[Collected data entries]
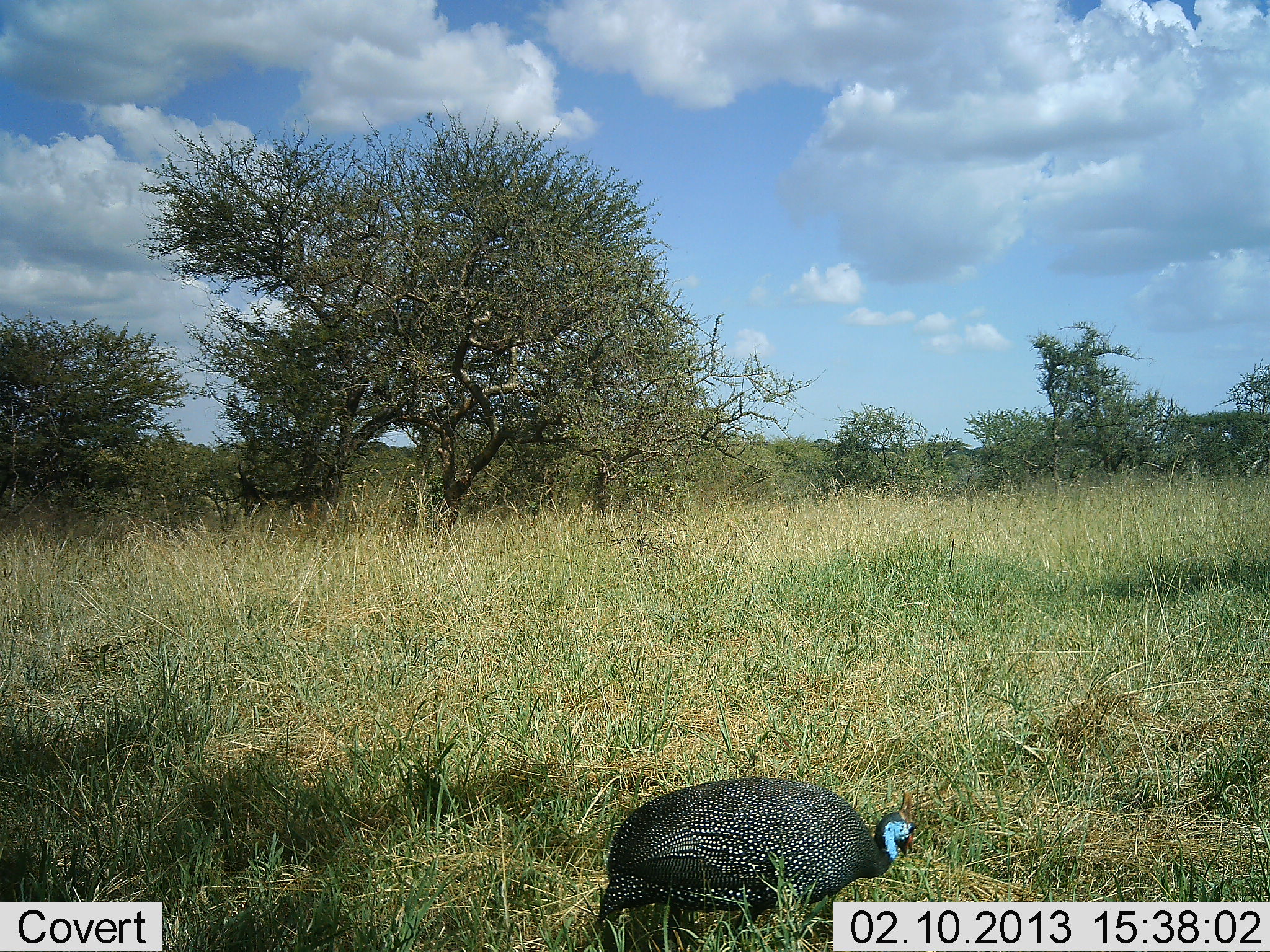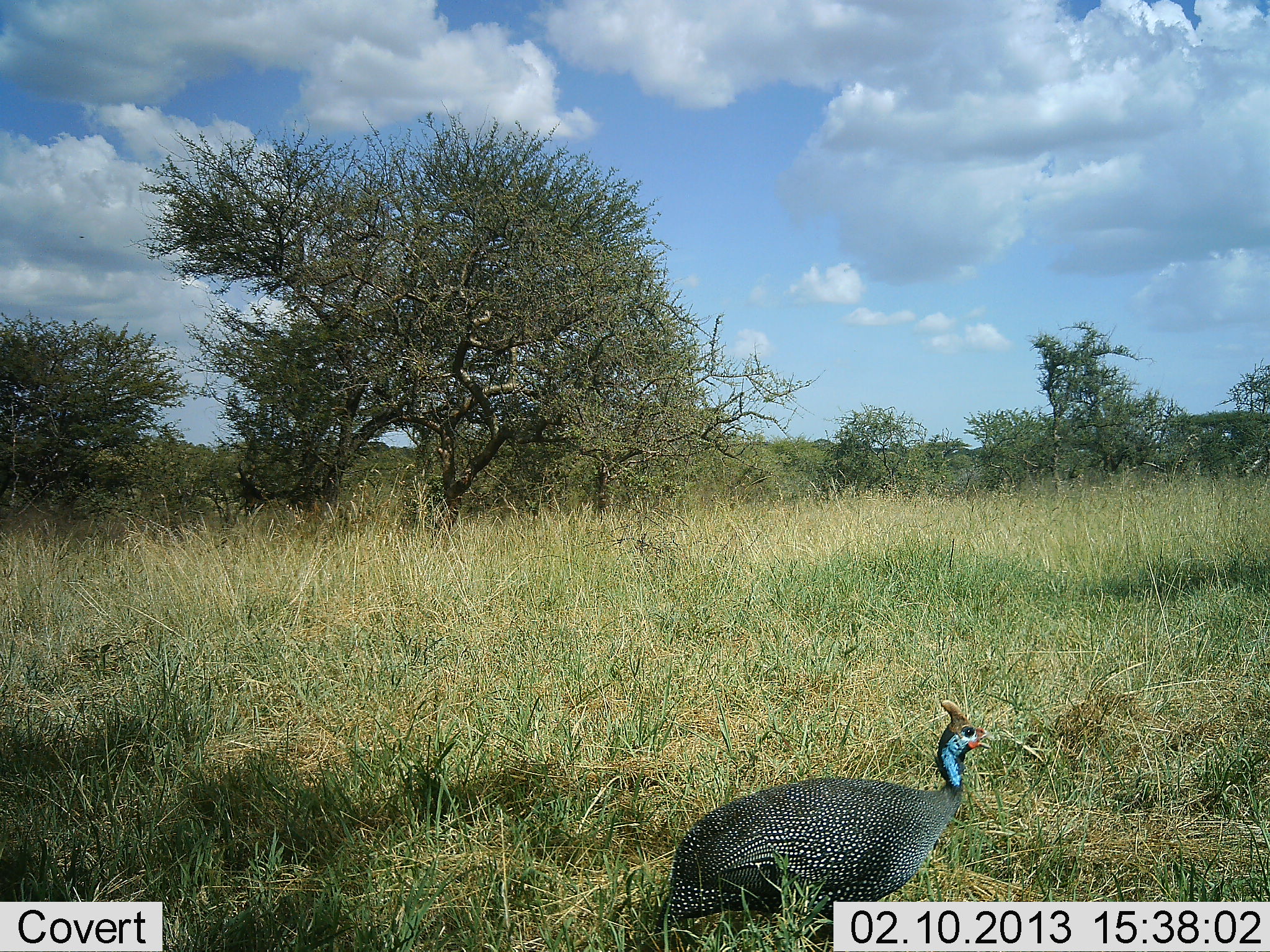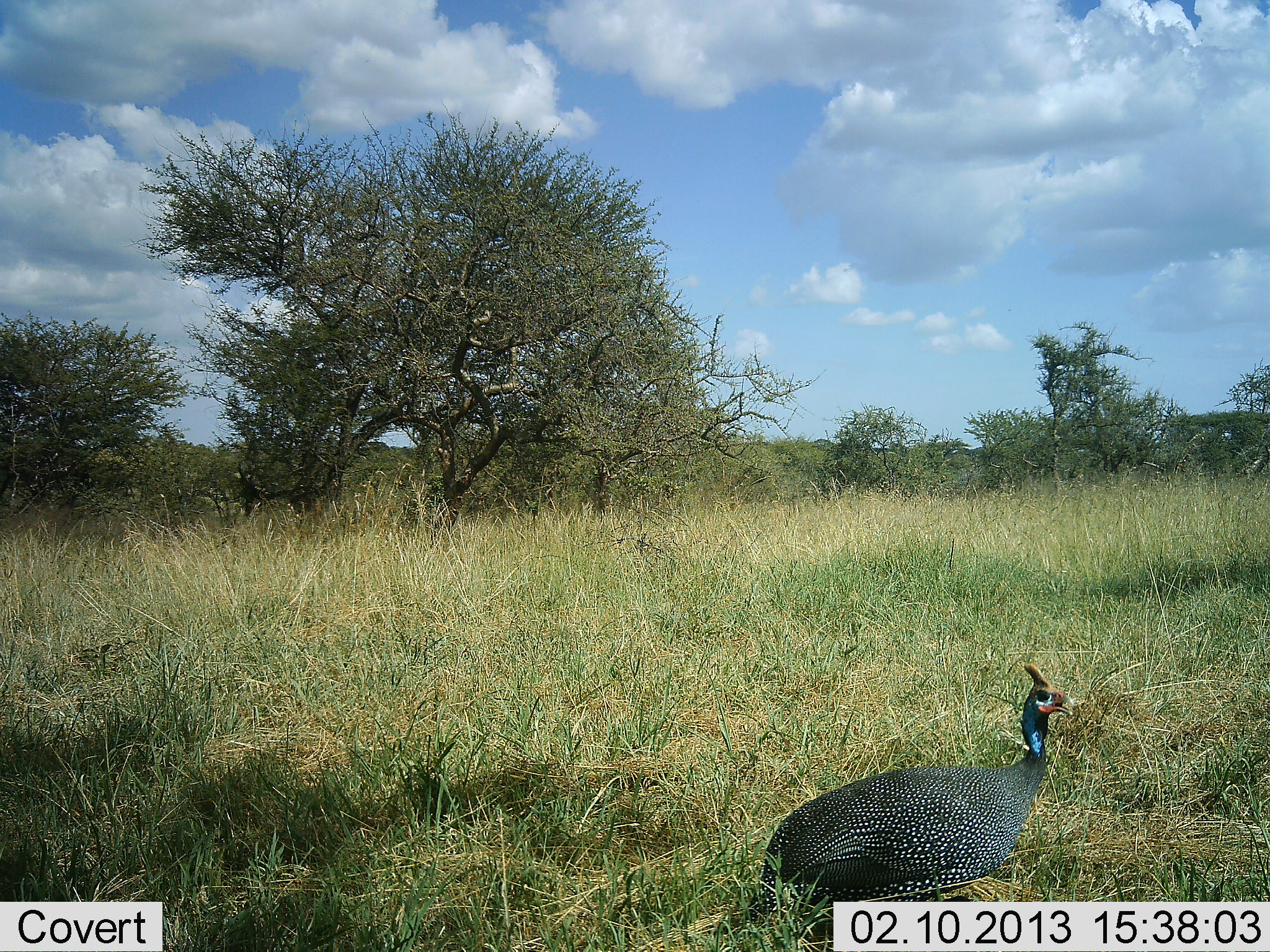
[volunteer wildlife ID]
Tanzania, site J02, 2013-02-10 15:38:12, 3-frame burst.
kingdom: Animalia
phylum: Chordata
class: Aves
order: Galliformes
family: Numididae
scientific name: Numididae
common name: guinea fowl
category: guineafowl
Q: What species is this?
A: Guineafowl (guinea fowl) (Numididae).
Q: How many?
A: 1.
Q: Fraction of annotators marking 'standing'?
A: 11%.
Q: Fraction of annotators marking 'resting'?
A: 6%.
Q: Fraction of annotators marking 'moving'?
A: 83%.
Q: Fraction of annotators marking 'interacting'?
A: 0%.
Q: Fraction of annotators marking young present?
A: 0%.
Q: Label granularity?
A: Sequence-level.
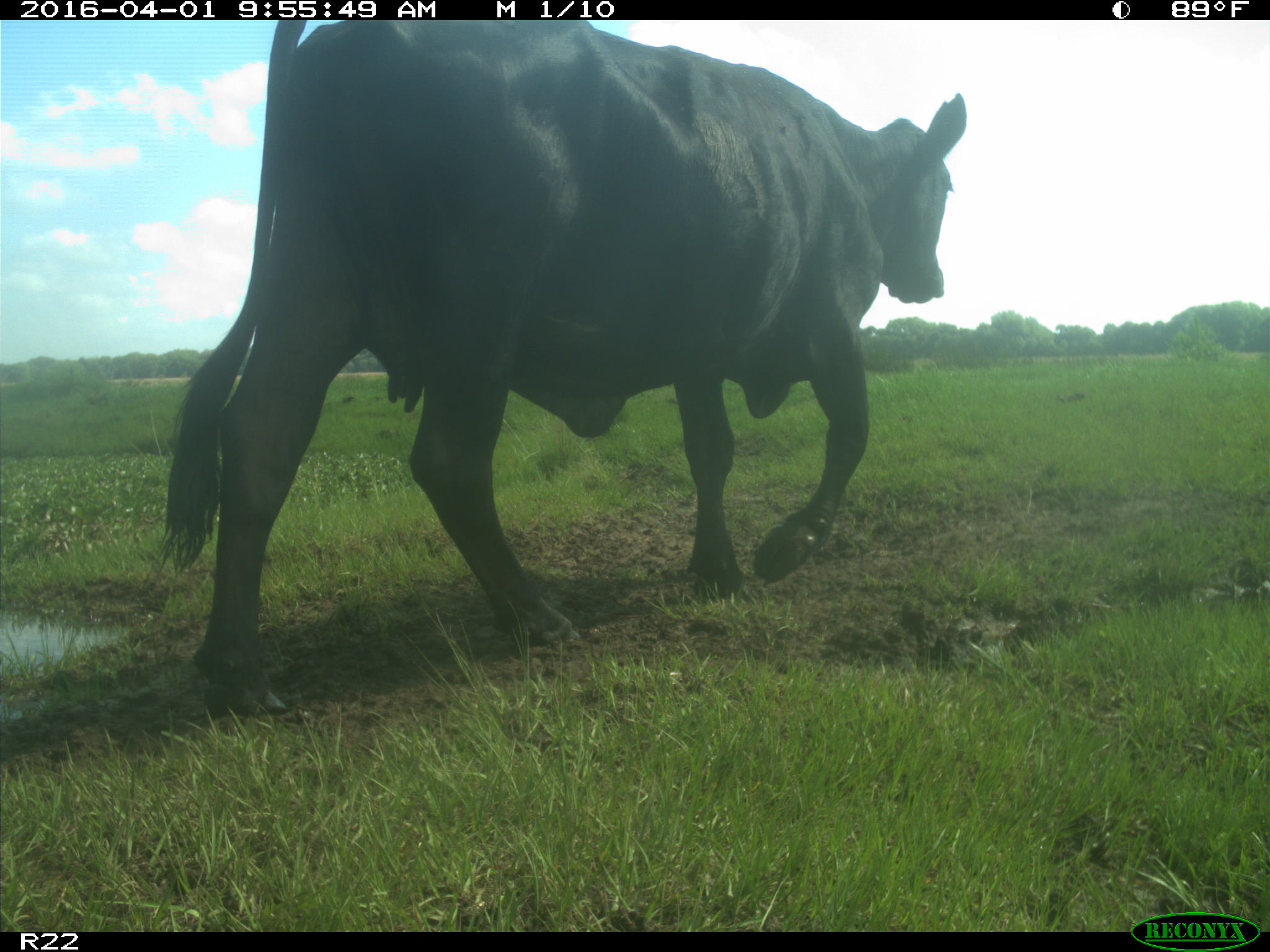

[YOUR TASK]: Print, please, exactly the lines from the one holding "Q: Fraction of annotators marking 'moving'?" through the final line of the data, both included, while leaving out each picture.

[TASK RESULT]:
Q: Fraction of annotators marking 'moving'?
A: 83%.
Q: Fraction of annotators marking 'interacting'?
A: 0%.
Q: Fraction of annotators marking young present?
A: 0%.
Q: Label granularity?
A: Sequence-level.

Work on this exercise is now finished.